:: Excerpted passage ::
*-*-*
#### File: ReadExpData.ipynb
- This file will read all video you provide, extract experiment data, and put it into corresponding excel
- The main function `readExpData()` is at the bottom. **Please ensure that all of code above `readExpData()` has been compiled and run before launching the main function.**
- Just compile and run in the order of the code.
- To see the introduction of all functions, you'd better see them from bottom to top.

##### some imports and global variables
- You may need to install opencv-python, matplotlib, torch, numpy, torchvision, xlwt, Pillow.
- If you run it in VsCode, you may add the path of "ExpNetwork.py" so that it can run smoothly. Please check "settings: Python > Analysis: Extra Paths" and add the path to it.

In [None]:
import cv2
import matplotlib.pyplot as plt
import torch
import torch.nn as nn
import torch.nn.functional as F
import numpy as np
from torchvision import transforms
from os import makedirs
from xlwt import Workbook
from torch.utils.data import DataLoader
from PIL import Image
from sys import stdout
from datetime import datetime
from ExpNetwork import *

custom_transform = transforms.Compose(
    [transforms.ToTensor(),
     transforms.Normalize((0.5 ), (0.5))],
    )
*-*-*
:: Available data ::
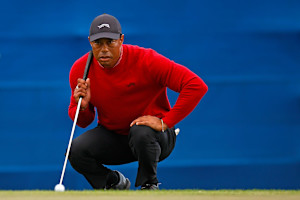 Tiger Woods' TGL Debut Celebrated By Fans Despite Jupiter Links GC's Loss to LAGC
*-*-*
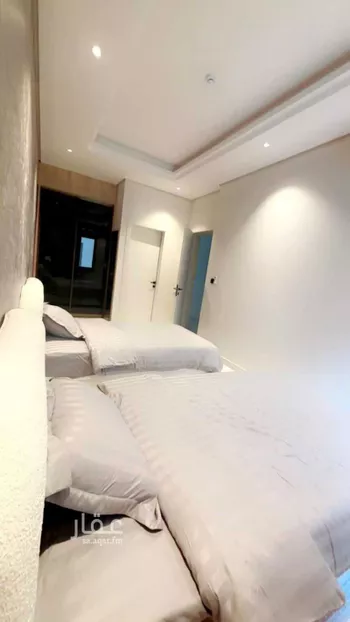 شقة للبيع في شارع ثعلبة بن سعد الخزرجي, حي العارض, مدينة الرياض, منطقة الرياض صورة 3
*-*-*
Please carry the ReadExpData notebook write-up forward from the point where it stops.

classes = ('-', '0', '1', '2', '3', '4', '5', '6', '7', '8', '9', 'empty')

torch.set_printoptions(profile="full")

#### assisting functions 1
- `pad_image()`: used in `processImage()`
- `findMin()`: used in `processImage()`

In [None]:
def colorThres(img, gaugetype):
    if gaugetype != 'R' and gaugetype != 'I' and gaugetype != 'Tm' and gaugetype != 'T':
        raise Exception('gaugetype error.')
    row, col = img.shape[:2]
    onechannel=np.zeros((row,col))
    for i in range(row):    
        for j in range(col):
            if gaugetype=='Tm':
                if img[i,j,2]>250 and img[i,j,0]>75 and img[i,j,0]<200:
                    onechannel[i,j] = 1
            else:
                if img[i,j,1]>250 and img[i,j,0]<150 and img[i,j,2]<200:
                    onechannel[i,j] = 1
    # kernel = np.ones((1,1), np.uint8)
    # onechannel = cv2.morphologyEx(onechannel, cv2.MORPH_OPEN, kernel)
    onechannel = cv2.dilate(onechannel, np.ones((2,2), np.uint8))
    return onechannel

def handleLR(mat,imgL):
    height, width = mat.shape
    while imgL<width and sum(mat[:,imgL])<=2:
        imgL+=1
    imgR=imgL
    while imgR<width and sum(mat[:,imgR])>2:
        imgR+=1
    # if imgR-imgL<10:
    #     # 还要判断是不是1
    #     sample = mat[:, imgL:imgR]
    #     sampleT, sampleB = handleTB(sample, 0, strictmode=False)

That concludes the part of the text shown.